- _Text provided_:
-- BEGIN --

Christopher Li wrote:
On Mon, Apr 27, 2009 at 6:21 PM, Jeff Garzik <jeff@xxxxxxxxxx> wrote:
You mean, besides the reasons already listed? Namely, no upstream changes
are required, and I already have something that works.
Sure, the same trick can be applied. But that requires a total backend
rewrite plus dealing with linearize obstacles already described (ref
linearize_load_gen, linearize_store_gen). Thus it is obviously a lot more
work, with additional obstacles (patching upstream, which affects existing
users), just get back to achieving the same result :)
I take a look at the how LLVM handle bit fields. Please correct me if
I am wrong.
LLVM does not take bit field member as a type. Given the example:
struct s {
int a:3;
int b:3;
} foo;
void func (struct s *a)
{
a->a = 6;
}
The LLVM outputs:
target datalayout =
"e-p:32:32:32-i1:8:8-i8:8:8-i16:16:16-i32:32:32-i64:32:64-f32:32:32-f64:32:64-v64:64:64-v128:128:128-a0:0:64-f80:32:32"
target triple = "i386-pc-linux-gnu"

-- END --

- _What you are asked to do_: Copy the part of the bit field message that starts with the words containing "Sure, the same" and ends with "(struct s *a)", renaming "LLVM" to "GCC" each time it appears. The material after the bit field message is separate from it.

Spatial reasoning records:
-- BEGIN --

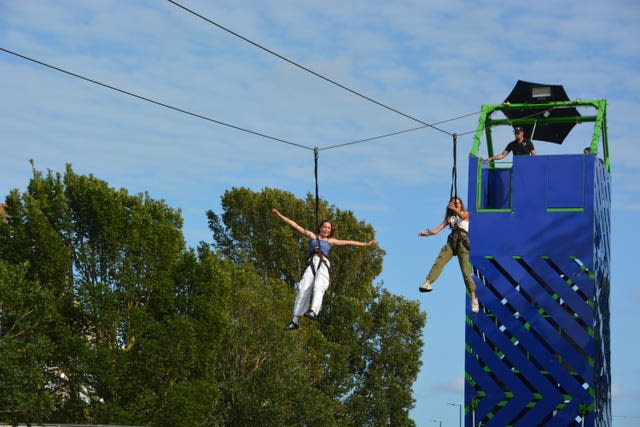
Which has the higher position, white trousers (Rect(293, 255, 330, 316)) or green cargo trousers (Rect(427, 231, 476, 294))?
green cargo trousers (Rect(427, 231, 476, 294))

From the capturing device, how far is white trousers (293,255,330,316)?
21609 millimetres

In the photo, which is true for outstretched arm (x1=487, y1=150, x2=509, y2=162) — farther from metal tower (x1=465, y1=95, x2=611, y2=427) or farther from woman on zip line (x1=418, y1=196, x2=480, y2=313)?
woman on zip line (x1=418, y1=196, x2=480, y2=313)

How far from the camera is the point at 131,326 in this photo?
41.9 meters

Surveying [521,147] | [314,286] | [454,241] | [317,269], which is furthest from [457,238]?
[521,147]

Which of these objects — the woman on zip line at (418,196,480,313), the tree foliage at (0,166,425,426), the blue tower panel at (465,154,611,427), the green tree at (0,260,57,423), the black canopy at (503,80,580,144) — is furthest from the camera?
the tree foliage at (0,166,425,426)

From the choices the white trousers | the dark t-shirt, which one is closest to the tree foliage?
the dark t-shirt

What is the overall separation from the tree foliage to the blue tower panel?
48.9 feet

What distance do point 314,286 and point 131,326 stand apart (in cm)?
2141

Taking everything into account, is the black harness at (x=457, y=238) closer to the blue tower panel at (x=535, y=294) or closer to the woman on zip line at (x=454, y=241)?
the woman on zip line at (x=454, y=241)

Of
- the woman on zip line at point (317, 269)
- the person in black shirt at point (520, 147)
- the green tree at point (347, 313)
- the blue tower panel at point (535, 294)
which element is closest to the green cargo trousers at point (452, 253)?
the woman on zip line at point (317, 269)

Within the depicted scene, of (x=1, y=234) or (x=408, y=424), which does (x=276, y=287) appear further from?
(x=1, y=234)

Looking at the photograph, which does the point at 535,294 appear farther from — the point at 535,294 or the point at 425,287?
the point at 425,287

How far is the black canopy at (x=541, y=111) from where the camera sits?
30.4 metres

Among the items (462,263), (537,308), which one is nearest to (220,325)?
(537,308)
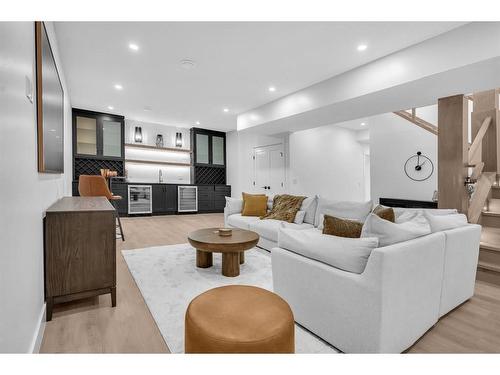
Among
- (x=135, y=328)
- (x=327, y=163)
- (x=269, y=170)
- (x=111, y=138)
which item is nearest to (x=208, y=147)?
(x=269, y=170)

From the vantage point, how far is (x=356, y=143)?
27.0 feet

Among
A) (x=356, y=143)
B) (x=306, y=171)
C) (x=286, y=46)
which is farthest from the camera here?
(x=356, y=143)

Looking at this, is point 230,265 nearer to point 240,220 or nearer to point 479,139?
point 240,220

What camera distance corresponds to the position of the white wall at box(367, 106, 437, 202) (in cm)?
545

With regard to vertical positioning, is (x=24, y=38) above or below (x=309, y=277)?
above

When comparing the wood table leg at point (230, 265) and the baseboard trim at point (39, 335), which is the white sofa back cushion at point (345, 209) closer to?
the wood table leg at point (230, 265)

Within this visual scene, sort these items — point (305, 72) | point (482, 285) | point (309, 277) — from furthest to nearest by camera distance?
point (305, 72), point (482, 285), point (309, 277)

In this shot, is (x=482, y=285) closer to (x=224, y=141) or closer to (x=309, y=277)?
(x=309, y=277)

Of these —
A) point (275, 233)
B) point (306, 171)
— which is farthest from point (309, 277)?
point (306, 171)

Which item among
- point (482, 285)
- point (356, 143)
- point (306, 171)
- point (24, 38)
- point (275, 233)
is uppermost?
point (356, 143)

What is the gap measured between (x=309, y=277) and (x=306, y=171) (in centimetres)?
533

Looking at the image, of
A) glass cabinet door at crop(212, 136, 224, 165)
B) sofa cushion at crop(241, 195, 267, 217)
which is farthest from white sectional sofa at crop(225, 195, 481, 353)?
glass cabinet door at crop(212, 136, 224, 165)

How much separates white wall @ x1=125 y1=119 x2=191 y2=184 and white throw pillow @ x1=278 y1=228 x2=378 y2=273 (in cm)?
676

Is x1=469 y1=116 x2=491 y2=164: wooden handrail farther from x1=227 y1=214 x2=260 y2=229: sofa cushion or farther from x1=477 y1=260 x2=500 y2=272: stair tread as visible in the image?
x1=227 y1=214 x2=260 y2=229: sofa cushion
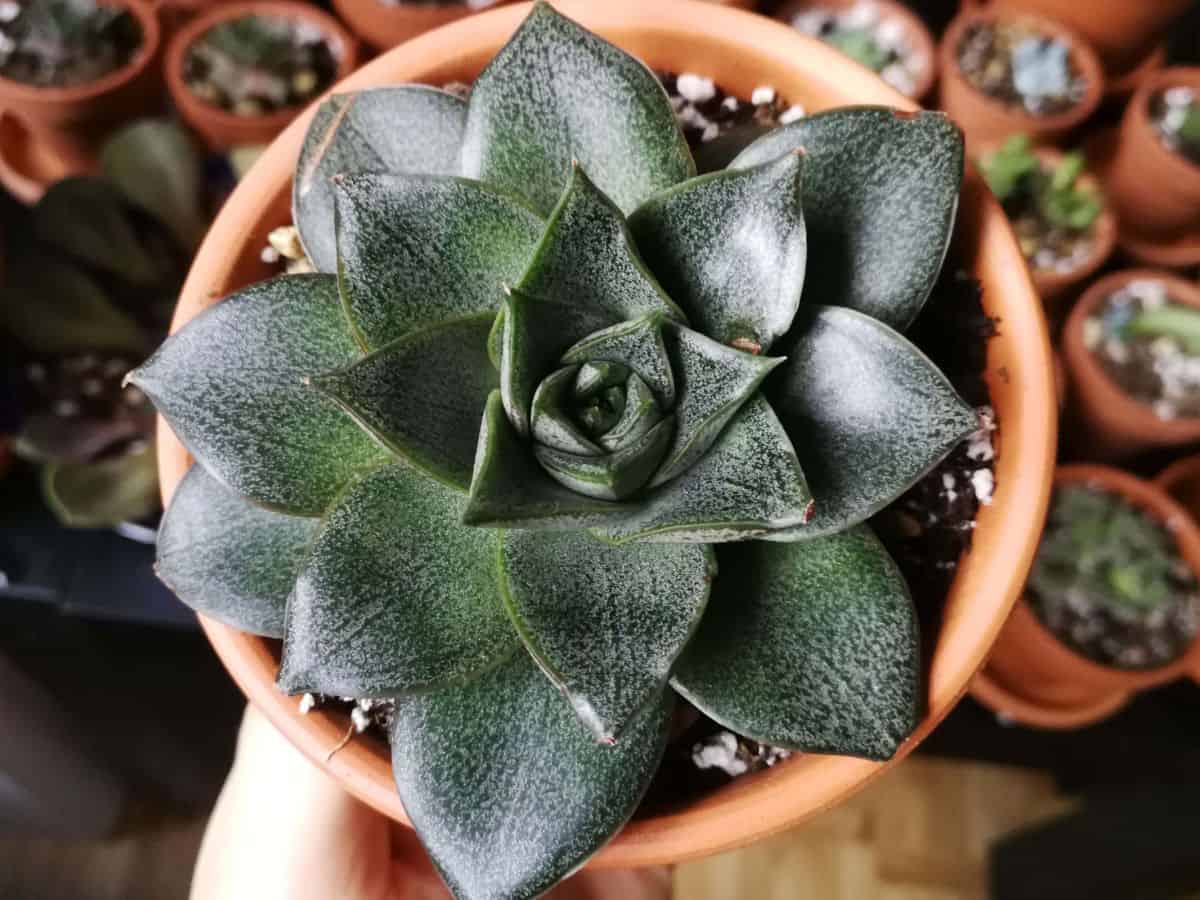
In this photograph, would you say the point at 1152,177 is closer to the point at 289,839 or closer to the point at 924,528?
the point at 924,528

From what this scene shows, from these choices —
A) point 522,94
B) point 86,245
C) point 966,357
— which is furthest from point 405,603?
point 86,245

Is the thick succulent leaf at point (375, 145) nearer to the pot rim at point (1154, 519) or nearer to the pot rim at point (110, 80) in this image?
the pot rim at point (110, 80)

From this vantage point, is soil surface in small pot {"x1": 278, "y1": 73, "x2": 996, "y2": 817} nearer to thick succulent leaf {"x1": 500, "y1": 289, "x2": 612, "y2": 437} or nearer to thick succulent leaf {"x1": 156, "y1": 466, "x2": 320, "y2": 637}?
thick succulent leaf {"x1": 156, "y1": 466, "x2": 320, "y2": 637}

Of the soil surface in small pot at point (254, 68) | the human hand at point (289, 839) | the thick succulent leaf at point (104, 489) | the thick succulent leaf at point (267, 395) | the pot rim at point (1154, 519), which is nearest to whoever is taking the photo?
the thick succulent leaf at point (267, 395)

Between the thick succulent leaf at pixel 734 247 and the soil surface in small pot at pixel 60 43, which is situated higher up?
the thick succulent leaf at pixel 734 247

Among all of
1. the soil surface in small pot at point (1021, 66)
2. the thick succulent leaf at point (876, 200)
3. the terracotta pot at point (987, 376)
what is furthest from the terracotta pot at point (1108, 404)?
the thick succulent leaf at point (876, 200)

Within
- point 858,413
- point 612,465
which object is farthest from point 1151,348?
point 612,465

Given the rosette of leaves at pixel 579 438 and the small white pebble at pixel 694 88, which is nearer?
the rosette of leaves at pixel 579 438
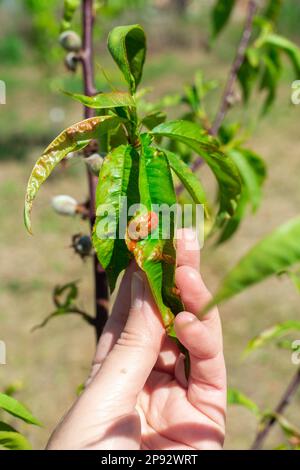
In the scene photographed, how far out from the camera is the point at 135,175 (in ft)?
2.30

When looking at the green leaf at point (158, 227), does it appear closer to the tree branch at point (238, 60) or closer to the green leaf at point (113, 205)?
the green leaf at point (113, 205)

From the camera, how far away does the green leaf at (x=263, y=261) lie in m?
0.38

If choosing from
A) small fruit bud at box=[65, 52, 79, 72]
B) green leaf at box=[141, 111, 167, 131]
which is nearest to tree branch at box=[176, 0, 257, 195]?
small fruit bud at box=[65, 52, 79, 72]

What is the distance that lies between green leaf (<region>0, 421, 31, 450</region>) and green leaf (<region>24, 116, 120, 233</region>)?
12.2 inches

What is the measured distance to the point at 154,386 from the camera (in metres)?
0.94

-- END --

- _Task response_:
Sure, the same trick can be applied. But that requires a total backend
rewrite plus dealing with linearize obstacles already described (ref
linearize_load_gen, linearize_store_gen). Thus it is obviously a lot more
work, with additional obstacles (patching upstream, which affects existing
users), just get back to achieving the same result :)
I take a look at the how GCC handle bit fields. Please correct me if
I am wrong.
GCC does not take bit field member as a type. Given the example:
struct s {
int a:3;
int b:3;
} foo;
void func (struct s *a)